In this blog I want to share with you the secret to becoming a faster marathon runner (and faster at shorter distances too).
It’s not about being super skinny (although it helps). It’s not about training harder or doing more speed work. And it’s not about your new running shoes or fancy GPS watch. You can’t buy this secret. What is it then?
The secret is: Running slower, more.
Ok, it’s not a very exciting secret I’ll admit. But the performance benefits can be miraculous, as I’ll explain below. Let me start by giving you my own story before we talk about how you can apply it to your own training.
Between November 2016 and May 2018 I lived in Perth, Australia (I’m from England originally). While living in Perth I trained 2 or 3 times per week with a local group of marathon runners.
The thing that stood out for me was that they ran very slowly in training. So slow in fact, that I got annoyed at first. I felt like I was almost tripping over my own feet to maintain their pace. I worried I was wasting my time.
Some of the guys ran 85 miles per week, whereas I was doing more like 20. I found that when I did more mileage, I picked up more injuries.
On race days the guys would consistently run 2:45 or faster for a marathon. Which was surprising to me, given how slowly they ran in training. The steady runs we did together were at 7:30 mins per mile (4:40 mins/km). If it had been my choice we’d have been running at more like 6:55 min/mile pace.
At one point I picked up a calf strain and couldn’t run for 12 weeks. When I eventually made my comeback I decided to start running at a slower pace, just like my friends did. It was difficult at first. I’d be jogging along thinking: “This isn’t even training. What’s the point?”.
Still, I carried on doing it for six days per week and I soon racked up eight weeks of injury free running. No strains, no soreness, no worries.
That was rare for me.
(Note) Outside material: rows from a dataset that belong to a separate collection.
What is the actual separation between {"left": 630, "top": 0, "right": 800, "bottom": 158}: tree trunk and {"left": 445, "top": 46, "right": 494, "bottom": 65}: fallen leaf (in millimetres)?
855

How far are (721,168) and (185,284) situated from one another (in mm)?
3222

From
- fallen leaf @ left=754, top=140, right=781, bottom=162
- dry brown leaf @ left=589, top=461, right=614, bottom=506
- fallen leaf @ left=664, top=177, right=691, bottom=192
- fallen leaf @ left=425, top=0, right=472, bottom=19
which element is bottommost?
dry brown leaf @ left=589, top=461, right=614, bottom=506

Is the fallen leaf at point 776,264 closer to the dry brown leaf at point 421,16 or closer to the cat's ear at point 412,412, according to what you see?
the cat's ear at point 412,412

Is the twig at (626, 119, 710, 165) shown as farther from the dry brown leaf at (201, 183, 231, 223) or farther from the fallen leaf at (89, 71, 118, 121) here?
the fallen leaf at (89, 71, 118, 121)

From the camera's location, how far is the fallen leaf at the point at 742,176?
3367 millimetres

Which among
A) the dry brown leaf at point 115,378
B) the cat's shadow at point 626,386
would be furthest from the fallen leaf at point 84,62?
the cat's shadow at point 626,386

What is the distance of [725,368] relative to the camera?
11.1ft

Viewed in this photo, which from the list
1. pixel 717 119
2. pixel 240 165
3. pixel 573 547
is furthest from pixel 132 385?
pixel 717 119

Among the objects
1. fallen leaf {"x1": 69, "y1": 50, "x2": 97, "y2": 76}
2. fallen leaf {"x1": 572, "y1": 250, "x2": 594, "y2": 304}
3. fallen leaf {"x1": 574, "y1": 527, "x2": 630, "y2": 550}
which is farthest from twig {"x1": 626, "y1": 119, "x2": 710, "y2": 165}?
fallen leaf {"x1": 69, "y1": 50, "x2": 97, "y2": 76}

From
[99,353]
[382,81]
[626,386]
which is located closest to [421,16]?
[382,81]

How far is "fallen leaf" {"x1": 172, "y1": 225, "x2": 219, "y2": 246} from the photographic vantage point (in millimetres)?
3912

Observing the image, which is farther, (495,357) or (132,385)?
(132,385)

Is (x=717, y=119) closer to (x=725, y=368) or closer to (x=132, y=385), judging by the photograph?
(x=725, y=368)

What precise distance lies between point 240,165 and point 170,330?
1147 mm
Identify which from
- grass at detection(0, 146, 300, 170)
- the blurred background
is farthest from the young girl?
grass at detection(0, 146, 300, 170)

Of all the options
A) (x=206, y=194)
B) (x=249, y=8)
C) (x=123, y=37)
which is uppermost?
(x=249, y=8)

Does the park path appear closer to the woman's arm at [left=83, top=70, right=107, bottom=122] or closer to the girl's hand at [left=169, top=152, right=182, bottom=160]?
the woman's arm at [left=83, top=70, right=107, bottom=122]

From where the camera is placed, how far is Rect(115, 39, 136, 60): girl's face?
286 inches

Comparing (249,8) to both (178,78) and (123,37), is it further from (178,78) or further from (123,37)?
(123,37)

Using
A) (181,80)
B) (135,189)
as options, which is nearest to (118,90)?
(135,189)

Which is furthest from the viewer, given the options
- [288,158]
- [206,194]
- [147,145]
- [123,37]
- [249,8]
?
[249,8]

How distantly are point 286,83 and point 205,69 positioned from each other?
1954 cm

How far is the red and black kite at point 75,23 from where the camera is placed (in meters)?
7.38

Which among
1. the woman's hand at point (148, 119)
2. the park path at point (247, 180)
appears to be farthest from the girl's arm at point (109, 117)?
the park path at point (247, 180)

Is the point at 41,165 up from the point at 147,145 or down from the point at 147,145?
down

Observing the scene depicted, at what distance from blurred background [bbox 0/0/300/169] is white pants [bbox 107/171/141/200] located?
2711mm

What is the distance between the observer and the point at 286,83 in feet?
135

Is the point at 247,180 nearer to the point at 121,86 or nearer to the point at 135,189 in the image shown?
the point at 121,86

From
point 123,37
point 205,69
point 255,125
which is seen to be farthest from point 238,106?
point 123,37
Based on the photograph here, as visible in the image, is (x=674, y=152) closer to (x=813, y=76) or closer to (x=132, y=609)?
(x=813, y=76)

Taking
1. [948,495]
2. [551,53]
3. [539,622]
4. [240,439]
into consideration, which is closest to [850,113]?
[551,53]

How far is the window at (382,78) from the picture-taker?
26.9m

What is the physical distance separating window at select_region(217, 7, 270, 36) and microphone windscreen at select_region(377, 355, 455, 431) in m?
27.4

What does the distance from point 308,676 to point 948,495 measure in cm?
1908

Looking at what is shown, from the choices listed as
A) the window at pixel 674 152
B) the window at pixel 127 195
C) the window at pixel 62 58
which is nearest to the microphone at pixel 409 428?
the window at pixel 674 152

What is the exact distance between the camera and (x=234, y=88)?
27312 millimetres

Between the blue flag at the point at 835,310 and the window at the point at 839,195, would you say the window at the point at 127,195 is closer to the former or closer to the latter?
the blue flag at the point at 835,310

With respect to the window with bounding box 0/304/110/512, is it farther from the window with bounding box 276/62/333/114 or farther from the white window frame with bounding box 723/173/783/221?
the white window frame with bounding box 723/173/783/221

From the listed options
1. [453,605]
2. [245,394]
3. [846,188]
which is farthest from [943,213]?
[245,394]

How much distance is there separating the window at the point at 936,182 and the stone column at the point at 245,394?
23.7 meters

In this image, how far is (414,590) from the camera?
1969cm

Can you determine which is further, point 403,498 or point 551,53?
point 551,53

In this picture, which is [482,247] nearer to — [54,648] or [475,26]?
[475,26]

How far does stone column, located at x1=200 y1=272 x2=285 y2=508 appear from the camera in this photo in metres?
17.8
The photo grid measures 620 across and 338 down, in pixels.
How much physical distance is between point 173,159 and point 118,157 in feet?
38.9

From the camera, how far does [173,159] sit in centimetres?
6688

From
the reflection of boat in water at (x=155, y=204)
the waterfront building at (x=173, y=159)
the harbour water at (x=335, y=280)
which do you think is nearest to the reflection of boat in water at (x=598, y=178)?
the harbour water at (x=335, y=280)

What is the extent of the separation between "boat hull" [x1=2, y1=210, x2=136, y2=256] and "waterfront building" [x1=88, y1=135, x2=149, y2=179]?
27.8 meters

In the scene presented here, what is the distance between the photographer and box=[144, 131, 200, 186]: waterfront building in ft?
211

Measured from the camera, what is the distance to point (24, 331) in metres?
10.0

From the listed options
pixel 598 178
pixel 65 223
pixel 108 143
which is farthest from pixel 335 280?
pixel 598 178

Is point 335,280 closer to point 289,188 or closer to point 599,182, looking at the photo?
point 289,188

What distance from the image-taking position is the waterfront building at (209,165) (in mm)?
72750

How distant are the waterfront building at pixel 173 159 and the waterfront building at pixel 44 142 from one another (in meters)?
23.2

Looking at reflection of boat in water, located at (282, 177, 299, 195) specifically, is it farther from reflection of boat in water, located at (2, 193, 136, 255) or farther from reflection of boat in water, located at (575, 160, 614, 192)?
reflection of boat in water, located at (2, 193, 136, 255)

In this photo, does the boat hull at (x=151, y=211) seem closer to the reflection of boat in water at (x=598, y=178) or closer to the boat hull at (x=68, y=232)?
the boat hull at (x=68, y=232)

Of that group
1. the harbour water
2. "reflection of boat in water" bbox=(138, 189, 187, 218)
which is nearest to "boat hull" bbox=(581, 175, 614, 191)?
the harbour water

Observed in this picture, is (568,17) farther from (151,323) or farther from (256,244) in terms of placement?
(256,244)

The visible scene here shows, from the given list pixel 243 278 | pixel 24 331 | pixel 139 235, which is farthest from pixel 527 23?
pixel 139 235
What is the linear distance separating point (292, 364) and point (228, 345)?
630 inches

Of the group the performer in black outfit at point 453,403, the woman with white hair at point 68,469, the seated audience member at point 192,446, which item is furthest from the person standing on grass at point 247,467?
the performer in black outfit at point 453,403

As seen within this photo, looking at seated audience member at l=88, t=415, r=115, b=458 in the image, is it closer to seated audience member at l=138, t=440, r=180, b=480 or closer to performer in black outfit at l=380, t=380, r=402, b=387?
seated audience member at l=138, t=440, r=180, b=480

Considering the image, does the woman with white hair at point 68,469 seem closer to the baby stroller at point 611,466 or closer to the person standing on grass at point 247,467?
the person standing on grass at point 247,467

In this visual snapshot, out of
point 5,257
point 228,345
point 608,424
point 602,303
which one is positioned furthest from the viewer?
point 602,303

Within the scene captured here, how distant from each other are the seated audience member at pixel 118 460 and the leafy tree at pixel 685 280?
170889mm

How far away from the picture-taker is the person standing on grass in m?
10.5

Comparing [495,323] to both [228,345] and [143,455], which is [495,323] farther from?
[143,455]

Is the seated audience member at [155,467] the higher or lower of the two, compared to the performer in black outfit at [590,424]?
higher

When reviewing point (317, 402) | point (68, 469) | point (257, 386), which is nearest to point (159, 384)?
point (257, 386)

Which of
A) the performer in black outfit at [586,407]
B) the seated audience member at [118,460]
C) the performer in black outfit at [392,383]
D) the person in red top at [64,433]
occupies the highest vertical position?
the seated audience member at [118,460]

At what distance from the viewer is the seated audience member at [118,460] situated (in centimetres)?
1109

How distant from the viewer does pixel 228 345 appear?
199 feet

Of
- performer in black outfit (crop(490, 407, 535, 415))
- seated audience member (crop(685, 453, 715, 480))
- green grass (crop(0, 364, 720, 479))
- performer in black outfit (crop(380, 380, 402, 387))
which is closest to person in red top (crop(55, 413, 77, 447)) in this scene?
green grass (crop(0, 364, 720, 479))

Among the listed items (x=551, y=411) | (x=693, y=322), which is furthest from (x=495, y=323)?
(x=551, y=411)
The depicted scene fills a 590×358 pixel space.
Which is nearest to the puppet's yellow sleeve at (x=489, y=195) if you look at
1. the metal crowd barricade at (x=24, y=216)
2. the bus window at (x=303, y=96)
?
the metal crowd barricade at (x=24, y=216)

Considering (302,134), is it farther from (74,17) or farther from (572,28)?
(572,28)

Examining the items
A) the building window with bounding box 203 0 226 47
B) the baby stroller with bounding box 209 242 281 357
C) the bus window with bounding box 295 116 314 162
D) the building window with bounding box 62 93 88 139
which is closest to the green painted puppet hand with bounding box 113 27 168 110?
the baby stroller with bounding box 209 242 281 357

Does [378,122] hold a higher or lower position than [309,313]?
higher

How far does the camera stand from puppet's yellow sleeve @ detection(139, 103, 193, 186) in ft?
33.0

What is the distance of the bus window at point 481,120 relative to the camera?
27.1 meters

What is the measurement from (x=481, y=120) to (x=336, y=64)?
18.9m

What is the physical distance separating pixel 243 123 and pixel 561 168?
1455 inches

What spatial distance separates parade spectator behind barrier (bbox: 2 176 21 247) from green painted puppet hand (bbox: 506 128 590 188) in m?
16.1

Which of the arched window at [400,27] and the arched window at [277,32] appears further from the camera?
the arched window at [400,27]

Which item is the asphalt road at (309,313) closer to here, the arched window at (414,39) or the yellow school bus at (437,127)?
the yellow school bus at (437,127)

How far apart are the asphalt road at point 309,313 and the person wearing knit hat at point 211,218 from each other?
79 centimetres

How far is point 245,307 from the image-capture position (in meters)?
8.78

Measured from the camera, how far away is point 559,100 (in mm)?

And I was soon able to throw in a couple of faster workouts each week, in addition to my four slower runs.
Six weeks later the running group held a beer and pizza night. I drank five large beers (a lot for me) and I drunkenly fell into bed at around midnight.
During our pizza meal we’d arranged to meet the next morning at 8am for our local 5km timed Park Run event. It seemed like a great idea at the time, but when my alarm went at 6:45am I was seriously regretting it.
I nearly missed the start and was still carrying my sweater, phone and headphones when the race started. I was happy to see three of the other guys had also made the start line. They didn’t look as bad as me.
The start gun went and two of them raced into the lead. I ran at what felt like a slow pace, worried I might get sick. It was a hot day too.
Thankfully the race soon ended. I was third finisher and my friends came first, second and fourth. I looked down at my watch, expecting to see a relatively slow time. And it said 16:42 for 5km, which came as a big shock. It wasn’t a personal best, but it was one of the fastest times I’d run for a while.
The following weekend I went to another Park Run, this time without a hangover, and ran 16:21 for 5km. Clearly something was working with my training. Perhaps it was to do with running slower in training.
So what are the benefits of doing most of your runs at an easier pace?
⁃ Less post run fatigue, so you’re fresher each day
⁃ Less musculoskeletal stress, so less injury risk
⁃ The runs hurt less, which makes them motivationally easier.
There are a couple of physiological benefits to slower runs too. One is that they improve your ability to use fat efficiently as a fuel. This means you can go for longer, while preserving your precious reserves of stored glycogen (your go-fast fuel).
The other benefit is that slower workouts help to increase your capacity to clear lactate and re-use it for energy creation. Lactate is a by-product of exercise and when it accumulates it increases your fatigue levels.
When I coach athletes we call talk about “Zone 2” training, referring to all the slower stuff. It is an intensity that has been defined as feeling Easy to Steady.
If you want to work with numbers, you would express your Zone 2 as a range, for example a pace of 7:30 to 8 mins per mile. Or 130 to 140 heart beats per minute.
Most athletes (particularly men) believe they need to train at the top of their Zone 2, or slightly above it. As if training harder is always better. “No pain, no gain.” However it’s usually better to train at the lower end of your Zone 2 range. You get similar benefits without as much fatigue or injury risk.
So what does your Zone 2 look like? It’s important that you work this out, rather than just guessing it. You can either use heart rate or pace as your intensity measure.
For heart-rate based training, you can use your maximum heart rate as a guide. Whereas to use pace as your guide, you’ll need to know your current threshold running pace.
And once you know what your Zone 2 range looks like, you should aim to do at least 80% of your training at that level. Once you’ve built up your slower running, you can introduce one or two sessions per week that involve faster running, such as fast reps, a short race or a tempo run.
By running in Zone 2 most of the time, you can build greater consistency. This means fewer setbacks and a gradual upwards trajectory of fitness. It’s worked for me and I’m enjoying my runs more as a result.